Sometimes it goes both ways: what the French call crème anglaise, tastes to us like French vanilla. My absolute favorite example of this is the fact that leaving a party without saying goodbye can in French be called filer à l'anglaise (rushing out English style), and, in England, "taking a French leave" - with each culture pining this rudeness on the other. But that's a old war that I'm going to stay out of.

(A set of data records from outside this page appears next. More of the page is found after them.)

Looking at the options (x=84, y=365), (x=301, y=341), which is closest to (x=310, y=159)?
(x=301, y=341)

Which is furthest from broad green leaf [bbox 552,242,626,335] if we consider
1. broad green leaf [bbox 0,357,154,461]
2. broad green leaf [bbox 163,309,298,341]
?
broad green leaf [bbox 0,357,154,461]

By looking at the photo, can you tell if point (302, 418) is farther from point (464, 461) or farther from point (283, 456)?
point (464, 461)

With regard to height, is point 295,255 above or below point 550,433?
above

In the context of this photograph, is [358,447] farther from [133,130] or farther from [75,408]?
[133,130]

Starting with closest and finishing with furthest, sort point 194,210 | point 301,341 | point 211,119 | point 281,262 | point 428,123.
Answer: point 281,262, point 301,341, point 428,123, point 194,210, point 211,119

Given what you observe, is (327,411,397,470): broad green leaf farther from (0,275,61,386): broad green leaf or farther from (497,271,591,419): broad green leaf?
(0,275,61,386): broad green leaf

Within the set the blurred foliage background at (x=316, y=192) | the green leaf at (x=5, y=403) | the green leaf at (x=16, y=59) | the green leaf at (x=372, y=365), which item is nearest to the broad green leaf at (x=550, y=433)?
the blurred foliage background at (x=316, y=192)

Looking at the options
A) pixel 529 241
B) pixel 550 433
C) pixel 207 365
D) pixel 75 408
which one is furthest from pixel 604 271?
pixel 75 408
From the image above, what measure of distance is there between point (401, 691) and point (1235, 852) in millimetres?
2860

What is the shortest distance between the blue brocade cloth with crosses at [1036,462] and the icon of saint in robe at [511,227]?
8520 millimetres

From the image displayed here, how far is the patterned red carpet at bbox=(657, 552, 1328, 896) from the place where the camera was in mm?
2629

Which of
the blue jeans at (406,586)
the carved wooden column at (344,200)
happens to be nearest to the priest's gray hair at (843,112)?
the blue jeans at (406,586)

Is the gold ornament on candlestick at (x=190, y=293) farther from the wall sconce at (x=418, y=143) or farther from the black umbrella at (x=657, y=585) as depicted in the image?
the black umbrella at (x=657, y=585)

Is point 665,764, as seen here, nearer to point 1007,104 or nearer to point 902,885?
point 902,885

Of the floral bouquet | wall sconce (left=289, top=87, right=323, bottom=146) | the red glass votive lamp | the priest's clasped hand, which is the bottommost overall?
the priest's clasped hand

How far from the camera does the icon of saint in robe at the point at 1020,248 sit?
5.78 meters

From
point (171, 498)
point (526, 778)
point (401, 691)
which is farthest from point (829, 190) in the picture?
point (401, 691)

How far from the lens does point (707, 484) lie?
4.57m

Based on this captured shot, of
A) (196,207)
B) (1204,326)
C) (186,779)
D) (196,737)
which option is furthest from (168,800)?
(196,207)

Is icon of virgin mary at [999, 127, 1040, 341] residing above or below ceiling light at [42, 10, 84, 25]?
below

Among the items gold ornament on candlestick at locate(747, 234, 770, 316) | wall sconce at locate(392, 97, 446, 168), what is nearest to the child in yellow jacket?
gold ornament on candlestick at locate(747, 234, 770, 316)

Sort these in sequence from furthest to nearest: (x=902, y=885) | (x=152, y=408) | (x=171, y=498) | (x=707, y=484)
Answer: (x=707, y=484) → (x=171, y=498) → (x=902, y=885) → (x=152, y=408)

I'd rather talk to you about garlic bread. Despite general wisdom in England, garlic bread is not French. Most French people have never even heard of it, quite a shame in my opinion, especially since it's particularly good made with French bread (which really does come from France).
For 2 people
1/2 baguette (French bread)
1 large clove garlic, minced
1 - 1 1/2 Tbsp butter
1 Tbsp sauce of your choice (tomato/pesto/etc)
1 Tbsp fresh herbs
Preheat oven to 375ºF/190ºC.
Split the baguette in half without cutting all the way through. Spread butter on both sides. Sprinkle garlic on one side and the sauce of your choice on the other (or sprinkle with herbs).
Close bread and wrap in aluminum foil. Bake about 7 minutes before taking off the foil and putting in the broiler 1-2 minutes to toast the bread. Cut into slices and serve warm.